POPF is one of the most severe complications after PD, caused by pancreatic juice leakage into the abdomen, which sometimes leads to intraabdominal abscess formation and subsequent internal lethal hemorrhage. The overall incidence rate of CR-POPF in our cohort is 16.0%, which is similar to the previous systemic review [39].

However, our study showed a relatively higher rate of POPF in the No Risk group, which is not coherent with the current literature but is not statistically significant. Naotake et al. mentioned that GNRI of < 94 was significantly associated with surgical site infections (P < 0.001). which was occasionally due to POPF [26] and GNRI of < 92 was an independent risk factor of postpancreatectomy hemorrhage after PD [27]. Therefore, We used FRS to evaluate this patient further and disclosed that there was no significant difference between these groups. Although the risk factor of POPF is multifactorial and difficult to predict, FRS is currently the most validated and accurate prediction tool for CR-POPF. Accordingly, it’s reasonable that there is no difference in POPF. We assume FRS has more impact on POPF than nutrition risk. Besides, GNRI was calculated with only albumin level and the actual to ideal body weight ratio and doesn’t include the body component analysis, which may affect the outcome of these patients. In addition, the reason for discordance may be the small sample size and the timing of stratified these patients by the albumin level obtained upon admission without continuous monitoring. Further investigation into predicting POPF is needed.

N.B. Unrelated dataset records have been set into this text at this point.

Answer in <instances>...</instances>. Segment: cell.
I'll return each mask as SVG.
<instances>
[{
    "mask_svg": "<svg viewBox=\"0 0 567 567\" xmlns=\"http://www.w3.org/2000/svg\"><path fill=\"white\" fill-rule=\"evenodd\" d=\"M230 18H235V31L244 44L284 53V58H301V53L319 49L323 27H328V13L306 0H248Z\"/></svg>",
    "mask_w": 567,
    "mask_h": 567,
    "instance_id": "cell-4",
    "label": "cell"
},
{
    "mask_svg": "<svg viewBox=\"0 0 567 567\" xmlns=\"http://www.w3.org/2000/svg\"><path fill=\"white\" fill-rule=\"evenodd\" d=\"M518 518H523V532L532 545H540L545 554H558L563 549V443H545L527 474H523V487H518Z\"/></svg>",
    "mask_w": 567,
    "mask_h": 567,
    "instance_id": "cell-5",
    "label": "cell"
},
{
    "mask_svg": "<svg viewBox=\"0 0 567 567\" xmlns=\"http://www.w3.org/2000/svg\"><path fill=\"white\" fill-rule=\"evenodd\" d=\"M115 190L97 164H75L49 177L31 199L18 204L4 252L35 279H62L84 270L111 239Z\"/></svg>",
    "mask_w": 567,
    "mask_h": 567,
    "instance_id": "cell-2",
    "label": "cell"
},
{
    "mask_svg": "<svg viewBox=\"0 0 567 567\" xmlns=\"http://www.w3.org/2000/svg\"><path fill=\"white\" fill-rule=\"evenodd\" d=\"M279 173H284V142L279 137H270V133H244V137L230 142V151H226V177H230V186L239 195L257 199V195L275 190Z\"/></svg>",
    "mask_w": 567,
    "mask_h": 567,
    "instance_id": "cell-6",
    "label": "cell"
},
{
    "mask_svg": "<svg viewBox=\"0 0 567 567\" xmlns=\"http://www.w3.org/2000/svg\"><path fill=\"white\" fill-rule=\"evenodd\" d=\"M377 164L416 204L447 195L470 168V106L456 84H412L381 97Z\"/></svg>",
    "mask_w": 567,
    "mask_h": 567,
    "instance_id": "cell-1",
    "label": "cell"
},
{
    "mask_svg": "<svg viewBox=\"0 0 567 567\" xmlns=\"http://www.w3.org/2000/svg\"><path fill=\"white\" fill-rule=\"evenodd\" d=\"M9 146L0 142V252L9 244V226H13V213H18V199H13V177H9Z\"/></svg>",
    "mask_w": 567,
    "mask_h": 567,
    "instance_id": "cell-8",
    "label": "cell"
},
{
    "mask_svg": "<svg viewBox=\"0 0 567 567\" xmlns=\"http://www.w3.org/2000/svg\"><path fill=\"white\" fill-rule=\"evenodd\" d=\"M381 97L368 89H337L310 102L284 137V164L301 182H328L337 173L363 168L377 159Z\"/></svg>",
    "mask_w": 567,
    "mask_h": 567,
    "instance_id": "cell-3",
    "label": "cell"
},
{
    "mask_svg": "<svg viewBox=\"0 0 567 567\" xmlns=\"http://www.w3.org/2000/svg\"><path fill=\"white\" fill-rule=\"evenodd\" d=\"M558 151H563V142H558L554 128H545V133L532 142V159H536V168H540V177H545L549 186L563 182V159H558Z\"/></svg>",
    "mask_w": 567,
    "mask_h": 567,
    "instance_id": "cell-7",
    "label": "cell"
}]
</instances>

There are several limitations of our study. firstly, it was a retrospective, single-center study with a relatively small data size that may result in bias in data analysis and possibly overlook the effect of GNRI. Secondly, the study does not compare results using other common nutritional assessment tools such as PNI, SGA, MNA, skeletal muscle index, and the Malnutrition Universal Screening Tool. Whether GNRI remains the superior predictive tool among nutritional assessment indicators cannot be determined from our study alone. Our study primarily focuses on short-term surgical outcomes without providing much information on the long-term effects of preoperative nutrition status on patient recovery and survival. To strengthen the evidence and validate the significance of GNRI in elderly patients undergoing PD, it is essential to conduct further prospective and larger scale studies to assess the role of GNRI and its impact on clinical outcomes of patients undergoing PD.

Conclusions

In conclusion, our study provides robust evidence associating preoperative malnutrition and postoperative short-term results after PD. A lower GNRI (≤ 92), reflective of high and moderate nutritional risk, is independently linked to increased incidences of major complications and longer PLOS in patients over 65 years old. Preoperative GNRI serves as a potential tool for identifying elderly patients at high risk for morbidity and mortality after PD. The value of GNRI predicting outcomes expected to grow in the future.